The location couldn’t have been much better.
Beyond that, though, the downtown building that had been home to Western Surety needed a lot of work.
But Lloyd Companies had a vision for the five-story landmark space at 9th Street and Phillips Avenue.
And Eric McDonald shared it.
“They pitched to me that they would buy the building and how they’d renovate it, and the only way they could get it done was with an anchor tenant, so we committed,” said McDonald, the founder of DocuTAP, a fast-growing tech company in the urgent and emergent care industry.
“It’s more expensive to be downtown, but I believed it would be better for the community if I was downtown, and I think it’s better for the employees. They like being in this environment.”
Gutting the building required dealing with downtown’s space limitations and constant pedestrian traffic.
“We gutted everything down to bare studs on the exterior wall,” Lloyd Construction project manager Cory Garbers said. “And working downtown is a different world.”
Lloyd worked with the city and adjacent businesses to rent nearby parking.
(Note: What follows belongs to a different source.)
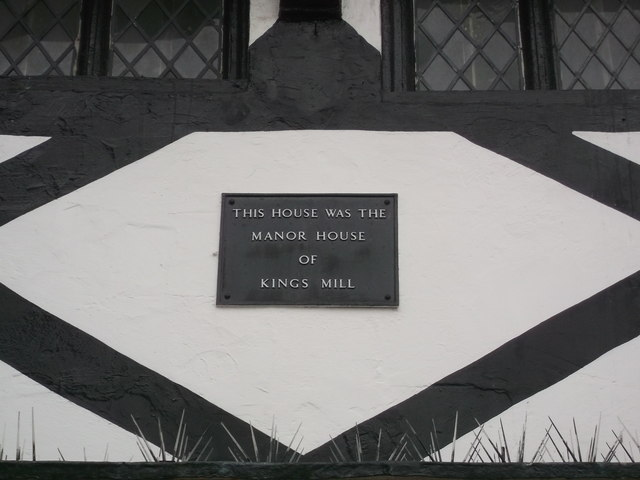 Close-up of the plaque on No.10 Market Place, Faversham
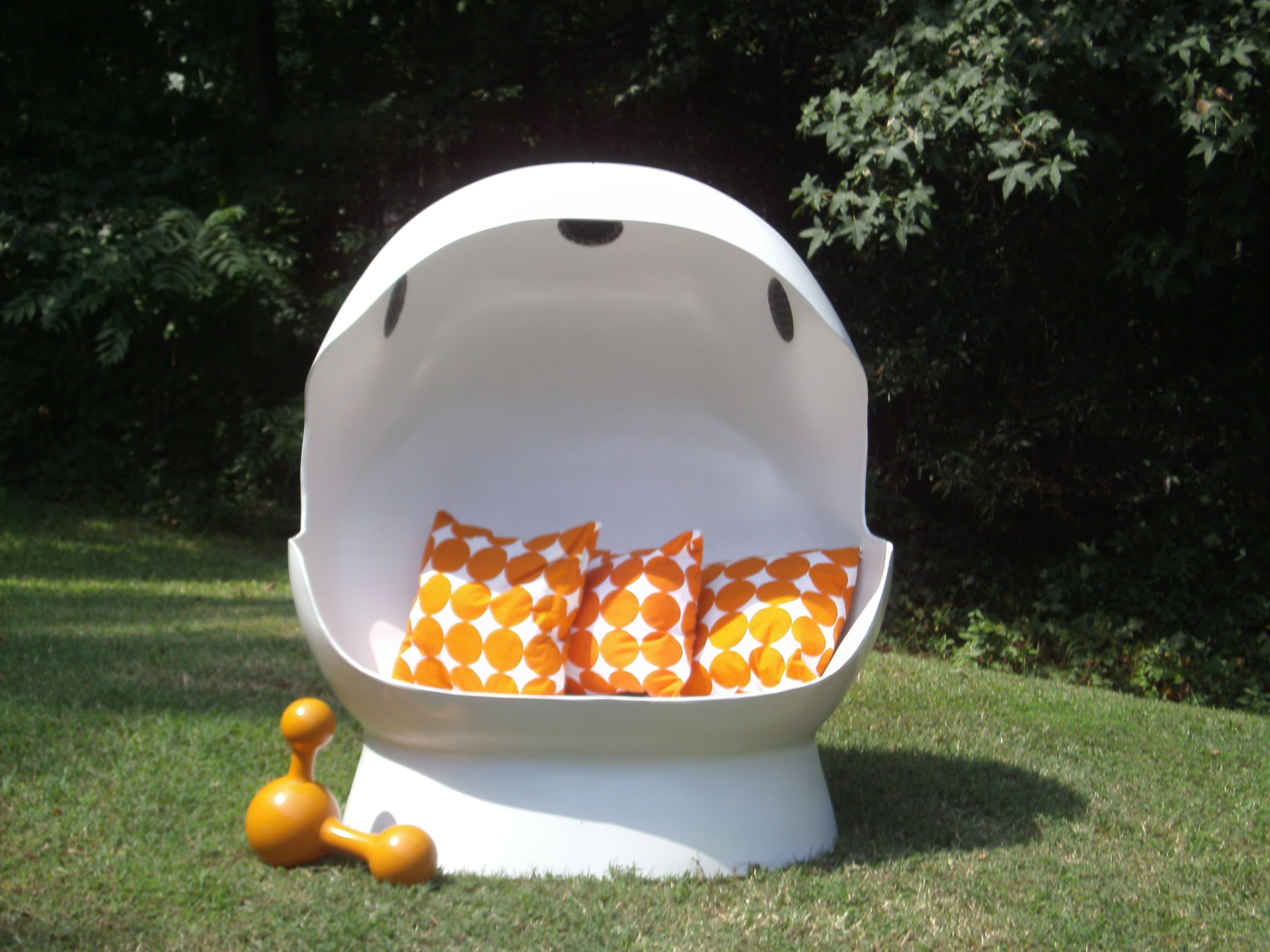Mid Century Egg Chair W/ Built In Speakers. Seats 2 Adults, Or 3 Giggly  Girls With An I Pod!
Because there wasn’t room to place dumpsters and work on the exterior of the building, landscaping couldn’t start until the very end.
The biggest – literal – challenge was a safe on the first floor belonging to a former bank that had to be removed.
“It was 16-inch thick walls,” Garbers said. “We had to bring in a skid loader and jackhammer it out of there.”
The first floor was built out for a bank and coffee shop.
On the upper floors, “we went through and replaced every single window in the building. We took out and replaced a skylight on the second floor and did a very modern buildout. Open ceilings, everything is exposed, all the conduit and duct work.”
For the DocuTap buildout, Lloyd gave the company a blank canvas, McDonald said.
“They were really good with us. Our teams worked very closely together and the whole thing went really well. I don’t think there’s anything I was disappointed or frustrated with.”
The Lloyd Construction team was open to input, he said.
“We asked them about turning a gravel roof into a patio and they liked it. They were supportive of how we pushed them in certain ways.”
The entire building also was placed on a generator, which McDonald said was key for his business.
The project was done on time and on budget.
“I always felt like Lloyd was a true partner,” McDonald said. “Even beyond the buildout, we got a little creative in how we structured our agreement and they really tried to listen to our needs and craft a solution that met our needs but didn’t compromise theirs. It almost felt abnormal in the sense that it really felt they were trying to bend over backwards to make it work. That really made it feel like a partnership.”